Start of READING TEXT

通过简单示例了解 AsyncIO 和线程顺序

Question

I have this code:

import asyncio

async def part1():
    print('1')
    await asyncio.sleep(2)
    print('5')


async def part2():
    print('2')
    await asyncio.sleep(2)
    print('6')


async def main():
    p1 = await part1()
    p2 = await part2()
    print('3')
    print('4')

asyncio.run(main())

When I run it, I would expect to print

1
2
3
4
5
6

The way I understand it the thread should go like this:

1. Starts main() function
2. Starts part1() function
3. Prints 1
4. While it's waiting 2 seconds, it should continue on the line p2 = await part2()
5. Starts part2() function
6. Prints 2
7. While it's waiting for 2 seconds, it should continue on the line of main() "print('3')", then "print('4')"
8. part1() function ends its sleep, so it prints 5
9. part2() function ends its sleep, so it prints 6

However, what it prints is:

1
5
2
6
3
4

And waits the full time for both async.sleep(2)

What am I missing here?

Thanks!

End of READING TEXT
Start of MATERIAL PROVIDED

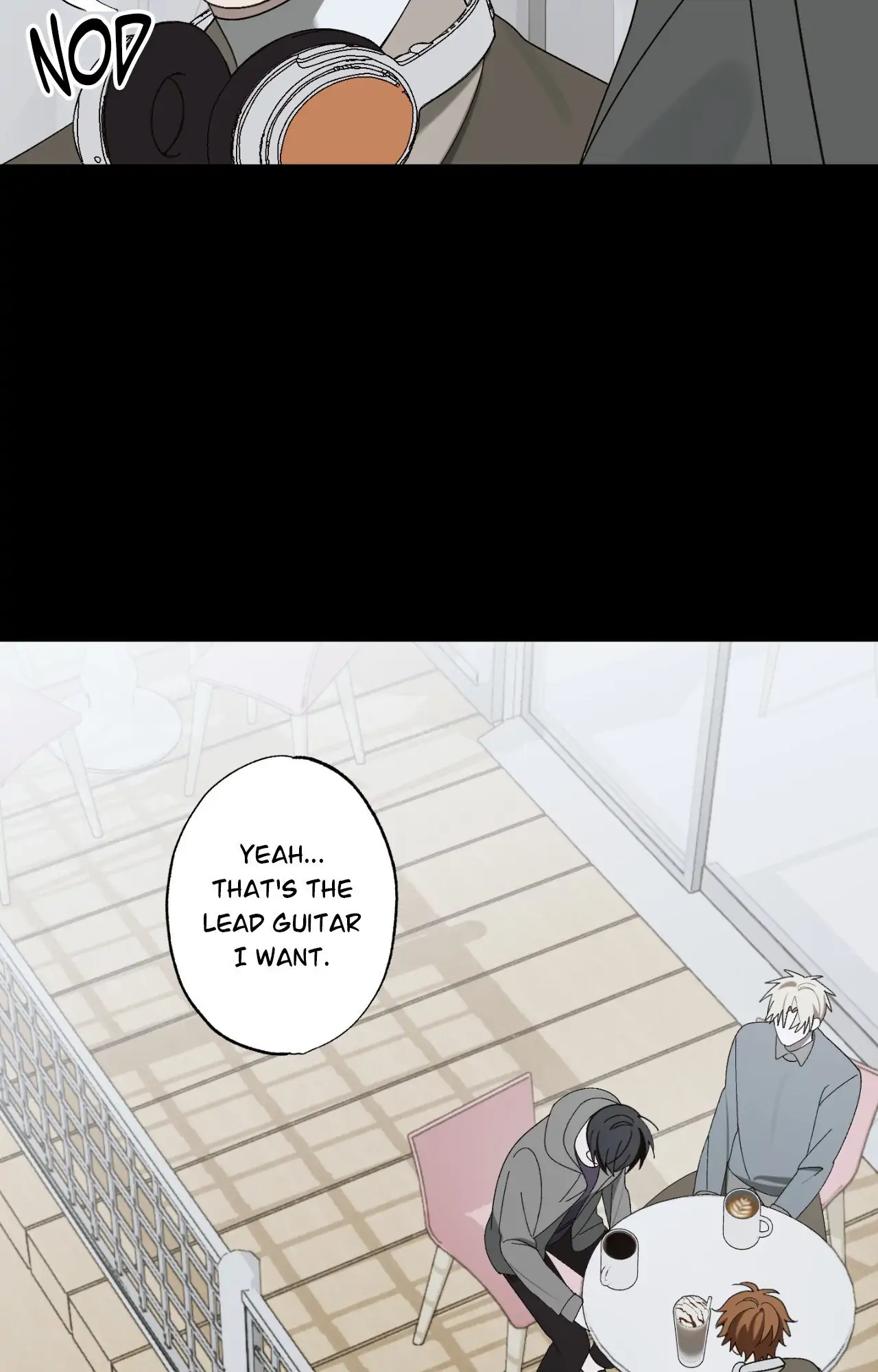 Dead Core [Official] - Episode 15 manhwa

End of MATERIAL PROVIDED

* _PROBLEM STATEMENT_: Output the entire asyncio question word for word, from its title line to its last line. The listing plays no part in what comes next.

* _REPLY TO THE EXERCISE_:
通过简单示例了解 AsyncIO 和线程顺序

Question

I have this code:

import asyncio

async def part1():
    print('1')
    await asyncio.sleep(2)
    print('5')


async def part2():
    print('2')
    await asyncio.sleep(2)
    print('6')


async def main():
    p1 = await part1()
    p2 = await part2()
    print('3')
    print('4')

asyncio.run(main())

When I run it, I would expect to print

1
2
3
4
5
6

The way I understand it the thread should go like this:

1. Starts main() function
2. Starts part1() function
3. Prints 1
4. While it's waiting 2 seconds, it should continue on the line p2 = await part2()
5. Starts part2() function
6. Prints 2
7. While it's waiting for 2 seconds, it should continue on the line of main() "print('3')", then "print('4')"
8. part1() function ends its sleep, so it prints 5
9. part2() function ends its sleep, so it prints 6

However, what it prints is:

1
5
2
6
3
4

And waits the full time for both async.sleep(2)

What am I missing here?

Thanks!